Raimundos, com suas letras falando abertamente sobre sexo, em uma LUXÚRIA inédita no país, alcançou mais de 150 mil cópias vendidas e consolidou o nome do Raimundos entre os principais grupos de rock do país, com a revista Rolling Stone brasileira colocando-o entre os 100 melhores discos da música brasileira, na posção 45. "Puteiro em João Pessoa" virou história em quadrinhos na coletânea Cesta Básica (1996), tendo ilustrações do cartunista Angeli.

A revista do álbum Cesta Básica, inspirada em "Puteiro em João Pessoa"
Porém, já em 1995, o Brasil foi acometido da vergonha do É O Tchan, onde através de letras de duplo sentido, e de duas dançarinas extremamente gostosas, com shortinhos curtos e rebolando suas nádegas sem parar, criou um novo (e horroroso) jeito de se fazer música, e sendo um sucesso em tudo que é canto do país. As letras diretas sobre sexo do Raimundos não faziam mais sentido, pois o que era legal mesmo era o duplo sentido ("Segura o tchan", "vai ralando na boquinha da garrafa" e por aí afora). 

Para o rock nacional, nenhum grupo foi tão capaz de unir as letras de duplo sentido com a irreverência do Raimundos como o Mamonas Assassinas. Dinho (vocais), Bento (guitarras), Samuel (baixo), Júlio (teclados) e Sérgio (bateria) venderam mais de um milhão e meio de cópias em todo o país, e tiveram sua meteórica carreira aniquilada por um trágico acidente aéreo em 03 de março de 1996, deixando apenas um disco registrado (Mamonas Assassinas, de 1995), o qual foi o último disco do rock nacional com alguma inovação até o início dos anos 2000, quando o Los Hermanos chutou o balde e lançou Bloco do Eu Sozinho, misturando samba, choro, rock e outros estilos.

Mamonas Assassinas: sucesso meteórico
Ao Raimundos, coube adaptar-se a onda do duplo sentido, vindo com o álbum Lavô Tá Novo (1995), que apesar de manter o punk rock de seu álbum antecessor, não contém tanta LUXÚRIA quanto Raimundos, deixando muito disso escondido através de letras com duplo sentido, que fizeram com que Lavô Tá Novo vendesse quase meio milhão de cópias.

Mas, o sentido e a graça da estreia haviam se perdido.
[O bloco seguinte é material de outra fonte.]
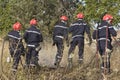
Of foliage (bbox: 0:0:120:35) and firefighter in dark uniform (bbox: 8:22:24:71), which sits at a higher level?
firefighter in dark uniform (bbox: 8:22:24:71)

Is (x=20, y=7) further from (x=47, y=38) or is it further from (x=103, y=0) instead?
(x=103, y=0)

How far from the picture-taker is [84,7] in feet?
82.2

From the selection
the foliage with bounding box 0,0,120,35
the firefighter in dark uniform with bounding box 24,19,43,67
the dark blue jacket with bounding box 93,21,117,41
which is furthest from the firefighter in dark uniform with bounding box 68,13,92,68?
the foliage with bounding box 0,0,120,35

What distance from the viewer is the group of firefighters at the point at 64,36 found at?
Result: 13930 mm

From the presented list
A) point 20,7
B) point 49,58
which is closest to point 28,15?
point 20,7

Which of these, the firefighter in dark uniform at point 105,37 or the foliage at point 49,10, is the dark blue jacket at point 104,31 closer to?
the firefighter in dark uniform at point 105,37

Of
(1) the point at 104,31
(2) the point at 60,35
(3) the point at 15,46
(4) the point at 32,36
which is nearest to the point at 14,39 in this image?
(3) the point at 15,46

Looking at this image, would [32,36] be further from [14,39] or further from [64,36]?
[64,36]

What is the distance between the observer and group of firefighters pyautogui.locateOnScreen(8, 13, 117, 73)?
1393cm

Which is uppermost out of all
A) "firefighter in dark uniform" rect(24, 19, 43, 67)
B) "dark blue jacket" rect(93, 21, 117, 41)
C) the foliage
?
"dark blue jacket" rect(93, 21, 117, 41)

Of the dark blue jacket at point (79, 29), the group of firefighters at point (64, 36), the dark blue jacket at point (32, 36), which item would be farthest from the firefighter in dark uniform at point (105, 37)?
the dark blue jacket at point (32, 36)

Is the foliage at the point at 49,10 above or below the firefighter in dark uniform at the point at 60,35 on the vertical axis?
below

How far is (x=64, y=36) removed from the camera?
1600 cm

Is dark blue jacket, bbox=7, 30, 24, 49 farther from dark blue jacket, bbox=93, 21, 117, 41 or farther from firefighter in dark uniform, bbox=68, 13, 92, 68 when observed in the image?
dark blue jacket, bbox=93, 21, 117, 41
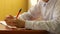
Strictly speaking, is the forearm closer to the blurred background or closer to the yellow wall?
the blurred background

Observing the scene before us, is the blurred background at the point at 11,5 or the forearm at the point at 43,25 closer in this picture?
the forearm at the point at 43,25

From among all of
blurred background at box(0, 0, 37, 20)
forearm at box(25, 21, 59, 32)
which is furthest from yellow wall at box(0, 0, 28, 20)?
forearm at box(25, 21, 59, 32)

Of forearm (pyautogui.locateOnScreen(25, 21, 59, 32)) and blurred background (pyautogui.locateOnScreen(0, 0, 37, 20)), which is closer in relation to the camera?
forearm (pyautogui.locateOnScreen(25, 21, 59, 32))

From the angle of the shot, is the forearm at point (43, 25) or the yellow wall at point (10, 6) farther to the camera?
the yellow wall at point (10, 6)

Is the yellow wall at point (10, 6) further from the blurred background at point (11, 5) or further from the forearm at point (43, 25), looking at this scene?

Cada vez mais, o grupo brasiliense foi sofrendo do pecado de ter cometido a LUXÚRIA inicial, e afastando-se ainda mais da imagem hilariante, voltando a atenção para as letras de duplo sentido, como  "Andar na Pedra" (Lapadas do Povo, de 1997) e "Me Lambe" (Só No Forévis, de 1999). Apesar de ambos os discos terem vendido bastante, os fãs antigos não enxergavam o Raimundos original, e claro, a presença constante do grupo na mídia, animava aos jovens, mas fazia com que os seguidores iniciais torcessem o nariz, ainda mais com o grupo tendo aparecido no programa TV Xuxa. Para se ter ideia do sucesso que Só No Forévis atingiu (graças à suas letras de duplo sentido), o álbum vendeu 850 mil cópias, quase oito vezes mais que o álbum de estreia.

Formação atual do Raimundos,
longe de ser os pecadores do início da carreira
O pior ocorreu em 2001, com o anúncio oficial do término do grupo, com Rodolfo indo integrar uma Igreja Evangélica (sendo que inclusive lançou um disco com letras religiosas). Uma vergonha geral para os fãs do grupo, que mesmo com a volta do Raimundos ainda em 2001, nunca mais teve o número e a paixão como nos anos 90.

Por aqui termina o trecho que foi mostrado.